The Cannes Festival (French: Festival de Cannes), named until 2002 as the International Film Festival (Festival international du film) and known in English as the Cannes Film Festival, is an annual film festival held in Cannes, France, which previews new films of all genres, including documentaries, from all around the world.
The Cannes Film Festival is one of the essential events for the film industry, attended by prestigious directors and actors as well as up-and-coming film professionals who have yet to make their mark. Probably the most famous film festival in the world, Cannes was first held after the Second World War, in 1946. Memorable moments from the Festival archives include Roberto Benigni throwing his arms around the members of the jury in a rather exuberant display of joy after winning the Golden Palm for Life is Beautiful in 1998, and Björk’s rather unusual choice of gown after her memorable performance in Dancer in the Dark, 2000.

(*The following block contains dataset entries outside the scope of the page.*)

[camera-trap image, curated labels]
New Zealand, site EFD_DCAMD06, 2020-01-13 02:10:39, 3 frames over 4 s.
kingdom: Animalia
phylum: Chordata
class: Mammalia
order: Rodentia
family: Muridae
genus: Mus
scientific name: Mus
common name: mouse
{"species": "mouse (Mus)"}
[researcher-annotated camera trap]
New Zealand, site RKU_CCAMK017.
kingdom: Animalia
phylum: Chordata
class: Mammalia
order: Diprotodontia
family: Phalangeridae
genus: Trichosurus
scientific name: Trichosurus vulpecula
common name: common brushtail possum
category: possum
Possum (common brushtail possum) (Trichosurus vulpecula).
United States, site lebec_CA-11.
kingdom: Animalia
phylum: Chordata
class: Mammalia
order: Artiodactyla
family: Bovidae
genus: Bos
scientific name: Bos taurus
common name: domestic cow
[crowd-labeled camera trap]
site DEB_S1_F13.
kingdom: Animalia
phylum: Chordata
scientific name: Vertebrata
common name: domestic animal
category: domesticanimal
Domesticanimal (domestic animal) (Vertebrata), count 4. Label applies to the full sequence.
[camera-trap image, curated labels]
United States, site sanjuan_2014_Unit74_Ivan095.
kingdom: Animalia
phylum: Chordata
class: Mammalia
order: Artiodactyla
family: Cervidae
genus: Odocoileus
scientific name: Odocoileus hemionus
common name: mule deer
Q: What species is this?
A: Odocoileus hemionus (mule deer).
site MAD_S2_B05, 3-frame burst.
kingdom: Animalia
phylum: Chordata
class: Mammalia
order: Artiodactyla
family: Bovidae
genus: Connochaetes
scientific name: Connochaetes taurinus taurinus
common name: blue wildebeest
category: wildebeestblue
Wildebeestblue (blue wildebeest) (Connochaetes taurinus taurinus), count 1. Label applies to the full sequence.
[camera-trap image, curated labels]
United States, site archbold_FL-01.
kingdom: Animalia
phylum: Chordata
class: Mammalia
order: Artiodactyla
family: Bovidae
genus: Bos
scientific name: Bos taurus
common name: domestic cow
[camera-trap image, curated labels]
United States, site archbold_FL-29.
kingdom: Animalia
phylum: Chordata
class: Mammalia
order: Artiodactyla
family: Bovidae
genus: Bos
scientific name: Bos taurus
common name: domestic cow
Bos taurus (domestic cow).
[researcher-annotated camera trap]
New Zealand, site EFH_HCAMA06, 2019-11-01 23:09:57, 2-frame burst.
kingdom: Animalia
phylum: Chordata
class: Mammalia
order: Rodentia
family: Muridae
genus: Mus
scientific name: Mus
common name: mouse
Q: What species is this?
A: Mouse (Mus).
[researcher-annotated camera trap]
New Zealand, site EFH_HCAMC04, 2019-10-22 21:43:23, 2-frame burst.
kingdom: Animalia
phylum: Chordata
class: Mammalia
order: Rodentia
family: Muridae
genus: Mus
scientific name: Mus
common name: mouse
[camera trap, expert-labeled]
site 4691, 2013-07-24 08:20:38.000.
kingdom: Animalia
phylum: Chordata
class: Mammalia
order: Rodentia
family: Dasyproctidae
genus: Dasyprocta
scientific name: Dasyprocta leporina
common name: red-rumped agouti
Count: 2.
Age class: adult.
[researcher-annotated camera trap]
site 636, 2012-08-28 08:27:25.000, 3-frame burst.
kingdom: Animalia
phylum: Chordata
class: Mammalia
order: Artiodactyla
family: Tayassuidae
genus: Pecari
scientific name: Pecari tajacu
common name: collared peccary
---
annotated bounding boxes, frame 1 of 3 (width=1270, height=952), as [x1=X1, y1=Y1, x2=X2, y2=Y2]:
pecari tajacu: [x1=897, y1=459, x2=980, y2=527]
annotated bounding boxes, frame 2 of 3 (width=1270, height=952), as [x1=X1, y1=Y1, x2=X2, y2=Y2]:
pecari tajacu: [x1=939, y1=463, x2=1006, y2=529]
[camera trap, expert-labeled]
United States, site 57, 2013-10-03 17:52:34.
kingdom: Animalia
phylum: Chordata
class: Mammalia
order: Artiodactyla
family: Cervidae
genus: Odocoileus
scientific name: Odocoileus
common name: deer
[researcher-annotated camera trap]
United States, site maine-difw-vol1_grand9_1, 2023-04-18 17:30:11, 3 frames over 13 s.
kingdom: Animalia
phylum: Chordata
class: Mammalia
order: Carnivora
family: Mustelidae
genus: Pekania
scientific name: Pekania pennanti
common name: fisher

The impact of Cannes Film Festival
The festival has become an important showcase for European films. Jill Forbes and Sarah Street argue in European Cinema: An Introduction (ISBN 0333752104), that Cannes “became…extremely important for critical and commercial interests and for European attempts to sell films on the basis of their artistic quality”. Forbes and Street also point out that, along with other festivals such as the Venice Film Festival and Berlin International Film Festival, Cannes offers an opportunity to determine a particular country’s image of its cinema and generally foster the notion that European cinema is “art” cinema.
Additionally, given massive media exposure, the non-public festival is attended by many movie stars and is a popular venue for film producers to launch their new films and attempt to sell their works to the distributors who come from all over the globe.